● **WORK ITEM**
Exact copies of the records below are needed, free of pictures.

● **STORED DATA**
+ + + +
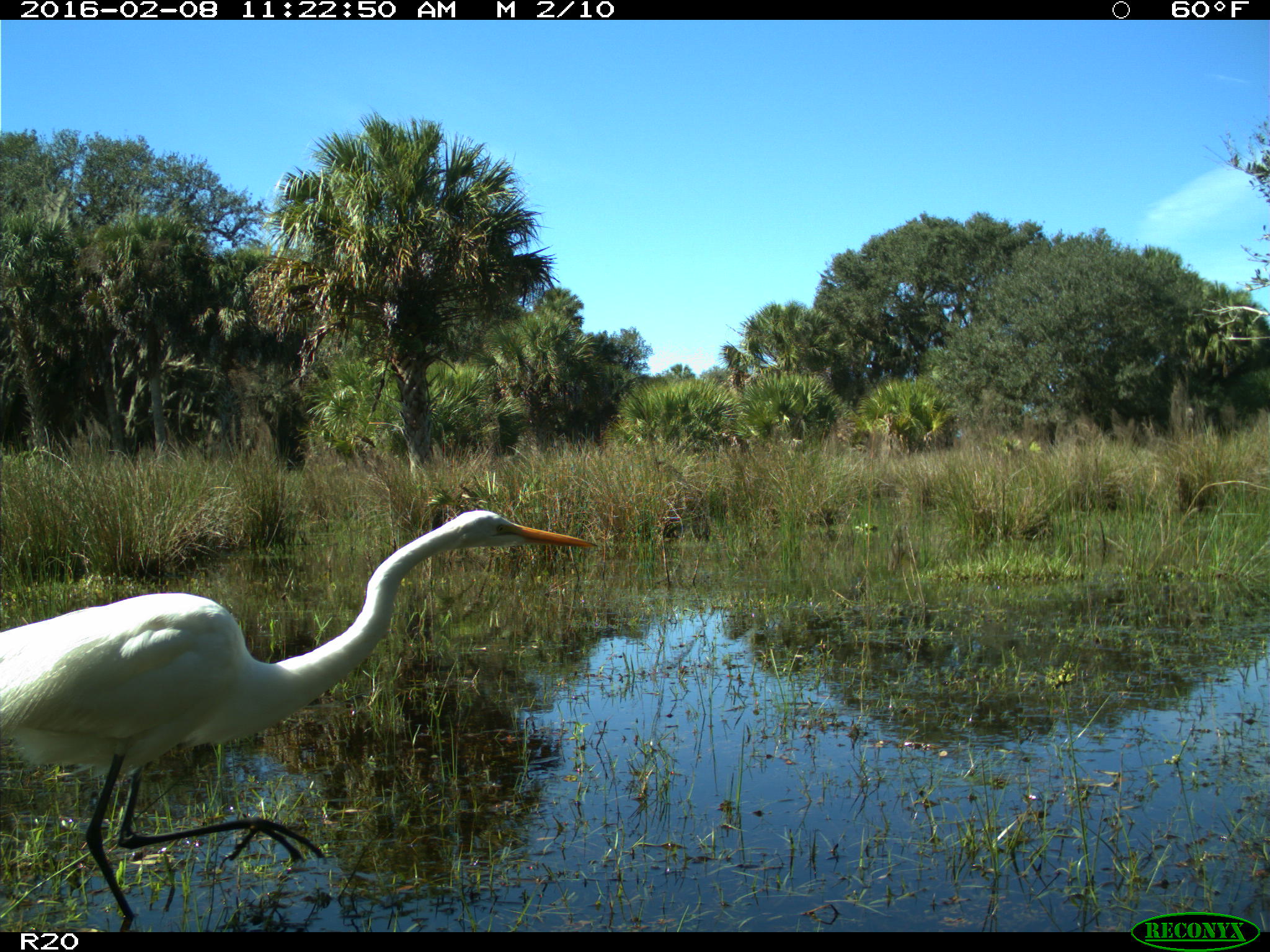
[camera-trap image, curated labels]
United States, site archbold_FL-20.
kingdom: Animalia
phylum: Chordata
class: Aves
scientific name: Aves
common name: birds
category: unidentified bird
Unidentified bird (birds) (Aves).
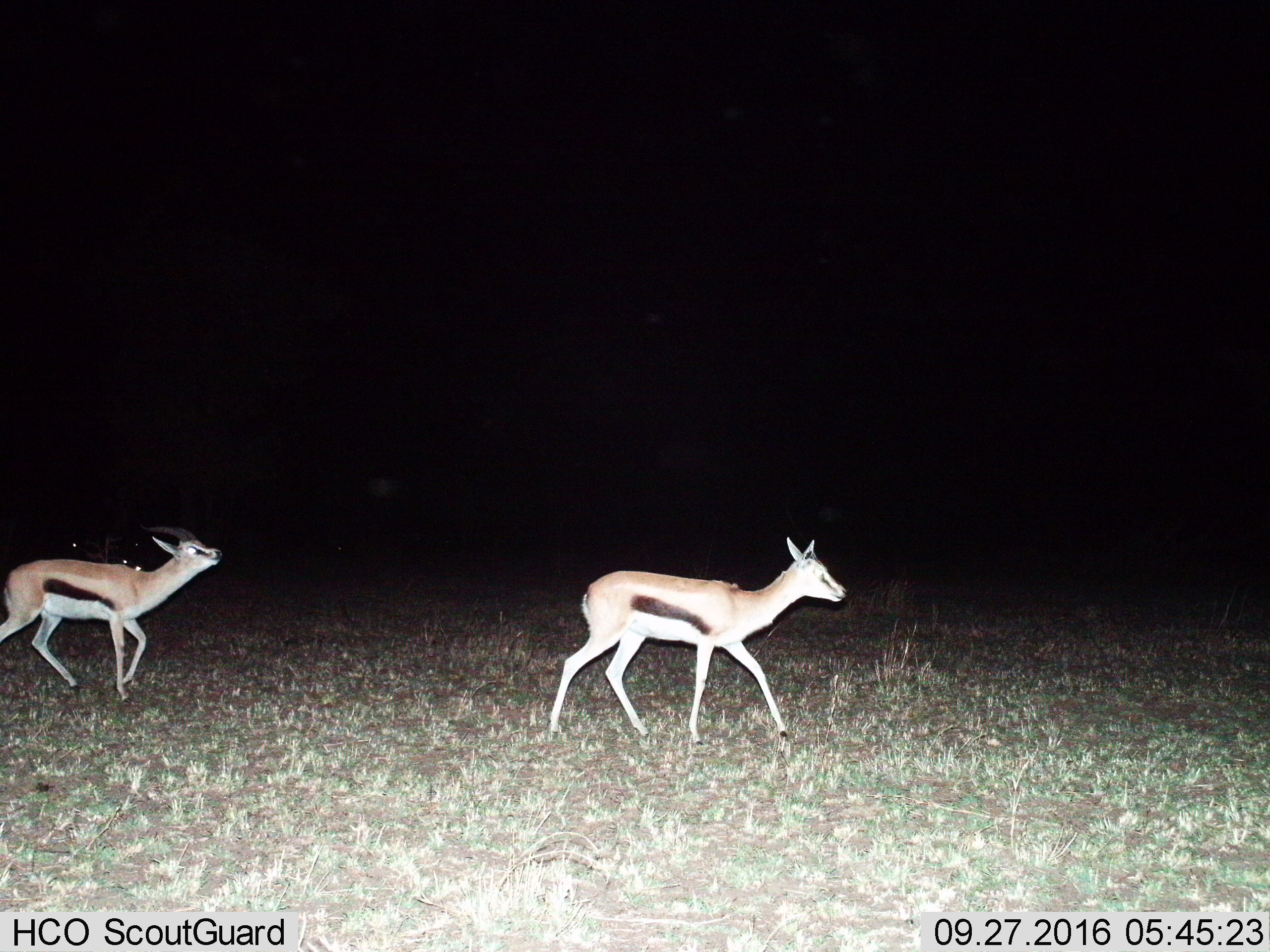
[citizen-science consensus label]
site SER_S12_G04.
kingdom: Animalia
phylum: Chordata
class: Mammalia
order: Artiodactyla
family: Bovidae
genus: Eudorcas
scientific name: Eudorcas thomsonii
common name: thomson's gazelle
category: gazellethomsons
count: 2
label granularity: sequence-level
+ + + +
● **SOLUTION FOR THIS PROBLEM**
[camera-trap image, curated labels]
United States, site archbold_FL-20.
kingdom: Animalia
phylum: Chordata
class: Aves
scientific name: Aves
common name: birds
category: unidentified bird
Unidentified bird (birds) (Aves).
[citizen-science consensus label]
site SER_S12_G04.
kingdom: Animalia
phylum: Chordata
class: Mammalia
order: Artiodactyla
family: Bovidae
genus: Eudorcas
scientific name: Eudorcas thomsonii
common name: thomson's gazelle
category: gazellethomsons
count: 2
label granularity: sequence-level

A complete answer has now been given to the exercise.